Begin Source extract

# What to expect from home visit



## sodejm (Apr 8, 2013)

Hi All,

So I have posted on here asking about puppy things before but after many discussions and conversations with breeders my girlfriend and I think we really want to adopt from a rescue. We are open to Goldens' <7 years. Currently we are sending in an application for http://www.grreat.org

So my main question is, What should we expect from a home visit?

A little information is that We live in an apartment (~1000 Sqft) on the second floor in Northern Virginia. Our apartment complex is very dog friends and we have several parks near by. We will be living in this apartment for at least another year and a half as we save for a house. Is there anything specific I should be doing before a home visit to prepare?


----------



## CAROLINA MOM (May 12, 2009)

Great to hear you have applied to adopt and are having a home visit. 

First of all, don't sweat the home visit. Most GR Rescues want to know where the dog they have available for Adoption is going to be living and want to make sure it's going to be a clean and safe environment as well as meeting the applicant. 

I adopted my girl through a GR Rescue, you have no idea how nervous I was before I had it and it was so incredibly easy. I got wound up about nothing.......

I use to help a GR Rescue and one of the things I helped with was doing home visits.

The first time I ever did one, I asked the Adoption Coordinator if there was anything in particular I should be looking for. My Group did not use a Home Visit Form that checked specific things, some GR Groups do.

End Source extract

**Task statement:** Reproduce verbatim everything in the home visit thread above from "Great to hear" down to "doing home visits.".

Begin Stored rows

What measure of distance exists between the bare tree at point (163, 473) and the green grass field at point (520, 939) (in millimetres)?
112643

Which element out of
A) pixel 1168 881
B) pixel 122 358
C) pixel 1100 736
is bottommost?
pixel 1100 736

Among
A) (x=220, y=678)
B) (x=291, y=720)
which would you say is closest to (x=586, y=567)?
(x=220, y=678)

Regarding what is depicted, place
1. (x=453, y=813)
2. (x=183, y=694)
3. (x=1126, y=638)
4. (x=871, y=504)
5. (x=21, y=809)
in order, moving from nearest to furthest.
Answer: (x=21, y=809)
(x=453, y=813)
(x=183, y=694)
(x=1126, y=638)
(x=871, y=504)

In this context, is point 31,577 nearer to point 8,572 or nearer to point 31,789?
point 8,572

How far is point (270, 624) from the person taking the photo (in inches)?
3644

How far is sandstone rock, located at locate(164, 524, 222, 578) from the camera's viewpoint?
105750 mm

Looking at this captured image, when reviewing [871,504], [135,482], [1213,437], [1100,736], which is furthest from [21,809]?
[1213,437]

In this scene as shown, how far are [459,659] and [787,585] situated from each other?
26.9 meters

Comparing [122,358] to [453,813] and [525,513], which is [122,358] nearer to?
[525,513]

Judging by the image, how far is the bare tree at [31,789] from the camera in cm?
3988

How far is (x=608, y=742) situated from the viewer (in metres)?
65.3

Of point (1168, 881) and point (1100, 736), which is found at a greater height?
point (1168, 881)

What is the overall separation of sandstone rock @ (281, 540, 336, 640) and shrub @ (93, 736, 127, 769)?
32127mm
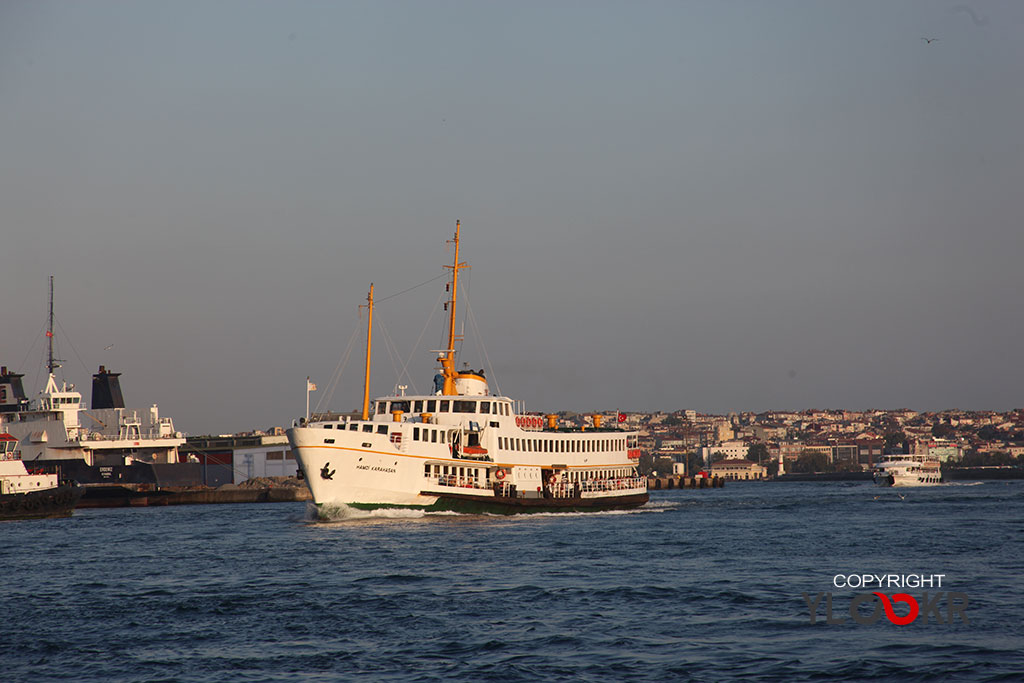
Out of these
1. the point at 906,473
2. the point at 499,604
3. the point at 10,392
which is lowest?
the point at 906,473

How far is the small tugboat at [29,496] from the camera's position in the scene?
54.5 meters

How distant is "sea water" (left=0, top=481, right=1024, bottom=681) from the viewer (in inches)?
713

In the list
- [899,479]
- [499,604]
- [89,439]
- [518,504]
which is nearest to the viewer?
[499,604]

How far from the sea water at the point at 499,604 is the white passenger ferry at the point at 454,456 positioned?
2069mm

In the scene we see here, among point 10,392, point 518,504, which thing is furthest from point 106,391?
point 518,504

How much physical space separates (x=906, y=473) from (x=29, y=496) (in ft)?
269

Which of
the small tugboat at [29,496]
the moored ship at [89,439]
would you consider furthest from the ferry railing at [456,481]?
the moored ship at [89,439]

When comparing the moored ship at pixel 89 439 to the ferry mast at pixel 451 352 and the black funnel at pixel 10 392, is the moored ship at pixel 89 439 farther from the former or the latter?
the ferry mast at pixel 451 352

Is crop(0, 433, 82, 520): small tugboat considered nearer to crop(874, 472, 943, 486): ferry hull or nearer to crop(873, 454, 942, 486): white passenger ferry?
crop(874, 472, 943, 486): ferry hull

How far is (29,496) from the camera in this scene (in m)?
55.1

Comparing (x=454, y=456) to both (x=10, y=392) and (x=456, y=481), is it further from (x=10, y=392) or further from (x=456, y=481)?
(x=10, y=392)

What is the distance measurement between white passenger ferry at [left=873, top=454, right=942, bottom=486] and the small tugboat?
75262 mm

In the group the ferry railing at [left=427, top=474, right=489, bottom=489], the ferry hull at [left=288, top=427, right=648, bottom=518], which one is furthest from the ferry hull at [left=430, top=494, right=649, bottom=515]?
the ferry railing at [left=427, top=474, right=489, bottom=489]

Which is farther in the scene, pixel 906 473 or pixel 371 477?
pixel 906 473
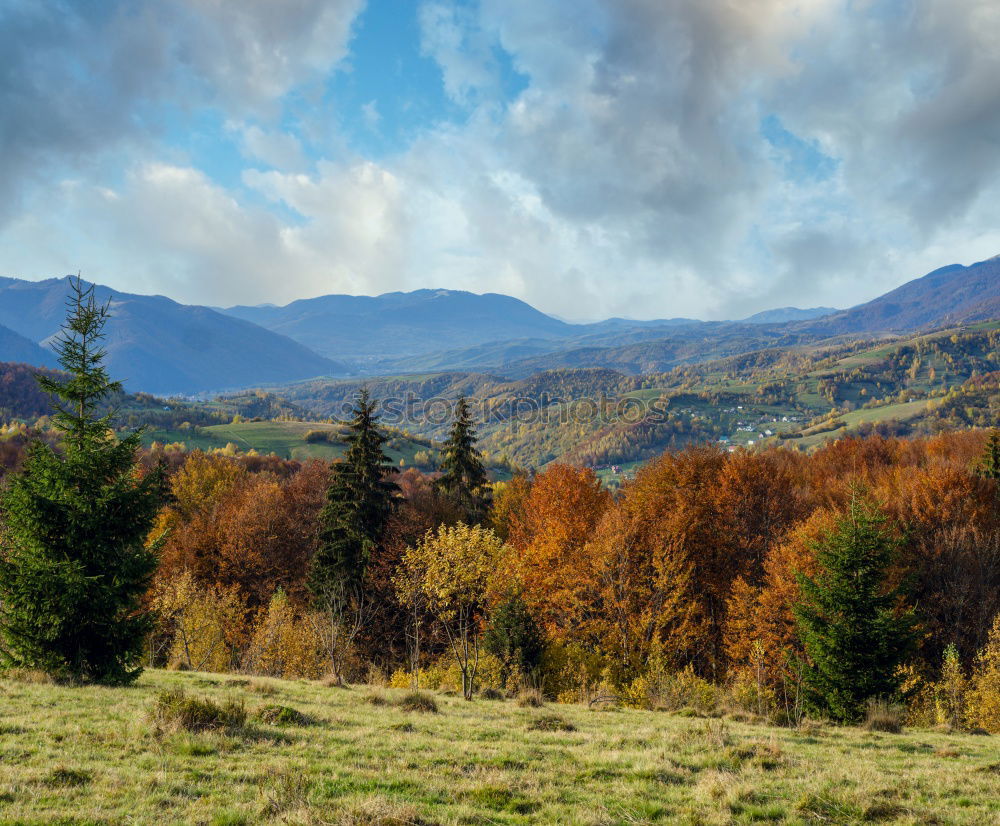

End Stored rows

**Exercise solution:**
Great to hear you have applied to adopt and are having a home visit. 

First of all, don't sweat the home visit. Most GR Rescues want to know where the dog they have available for Adoption is going to be living and want to make sure it's going to be a clean and safe environment as well as meeting the applicant. 

I adopted my girl through a GR Rescue, you have no idea how nervous I was before I had it and it was so incredibly easy. I got wound up about nothing.......

I use to help a GR Rescue and one of the things I helped with was doing home visits.